● **QUOTED PASSAGE**
____
Btw, taken literally you have not found the order of b yet.
What you found is a power of b that brings b to the identity.
So the actual order of b is at most 31.
To finish things neatly, you should proof that it has to be exactly 31.
Can you?
(Same thing for the order of "ba", where you actually concluded an order of 5 prematurely, but I didn't want to nitpick at the time.)

 

[xcr]

I would just need to show that (ab)^m, where m=1,2,3,4 does not equal e. So just show that (ab)¹≠e, (ab)²=a(ba)b≠e, (ab)³=a(ba)²b≠e, (ab)⁴=a(ba)³b≠e.

 

[I like Serena]

Yes, but for (ba)^m instead of (ab)^m.

To make it easier, consider that the order of (ba) has to divide 5, so it can't be 2,3, or 4.
That leaves the question whether it's possible that ba=e...?

 

[xcr]

Well if (ba)=e, then (ba)²=(ba)(ba)=ee=e, which is not true. Therefore ba≠e

 

[I like Serena]

I'm afraid it's still possible that (ba)²=e at this stage.

 

[xcr]

I thought that since 2,3, and 4 did not divide 5 that the could not be the order?

 

[I like Serena]

Indeed, but you should realize why.
The order is the lowest power to yield identity.
If that were for instance 2, then the power 5 could not be identity.
____
● **DATA EXTRACT**
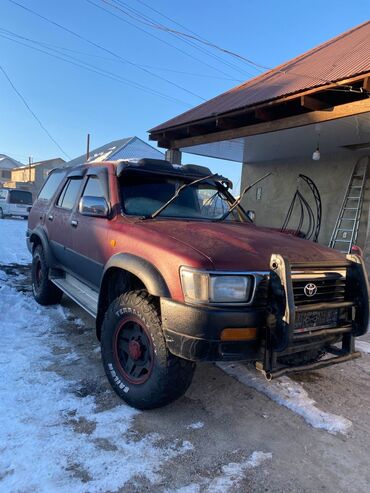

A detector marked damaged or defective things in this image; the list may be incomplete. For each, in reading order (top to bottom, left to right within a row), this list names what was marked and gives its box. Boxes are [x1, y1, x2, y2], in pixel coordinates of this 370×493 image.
____
● **WRITTEN REQUEST 1**
Answer these questions from the thread on element orders, one line each:
(a) At most what is the actual order of b?
(b) For which element was an order of 5 concluded prematurely?
(c) How does the last post define the order?
● **WRITTEN REQUEST 2**
Decide whether each statement agrees with the thread on element orders. Answer yes or no, and quote the deciding words.
(a) The order of (ba) has to divide 5.
(b) The argument that ba≠e is accepted as complete.
(c) The thread recommends checking powers of (ab) rather than (ba).
● **WRITTEN REQUEST 3**
From the thread on element orders, pull out the passage starting with "What you found" and going on through "(ab)²=a(ba)b≠e, (ab)³=a(ba)²b≠e, (ab)⁴=a(ba)³b≠e.".

● **FULL RESPONSE 1**
(a) 31
(b) "ba"
(c) It is the lowest power to yield identity.

● **FULL RESPONSE 2**
(a) Yes: "consider that the order of (ba) has to divide 5"
(b) No: "I'm afraid it's still possible that (ba)²=e at this stage."
(c) No: "Yes, but for (ba)^m instead of (ab)^m."

● **FULL RESPONSE 3**
What you found is a power of b that brings b to the identity.
So the actual order of b is at most 31.
To finish things neatly, you should proof that it has to be exactly 31.
Can you?
(Same thing for the order of "ba", where you actually concluded an order of 5 prematurely, but I didn't want to nitpick at the time.)

 

[xcr]

I would just need to show that (ab)^m, where m=1,2,3,4 does not equal e. So just show that (ab)¹≠e, (ab)²=a(ba)b≠e, (ab)³=a(ba)²b≠e, (ab)⁴=a(ba)³b≠e.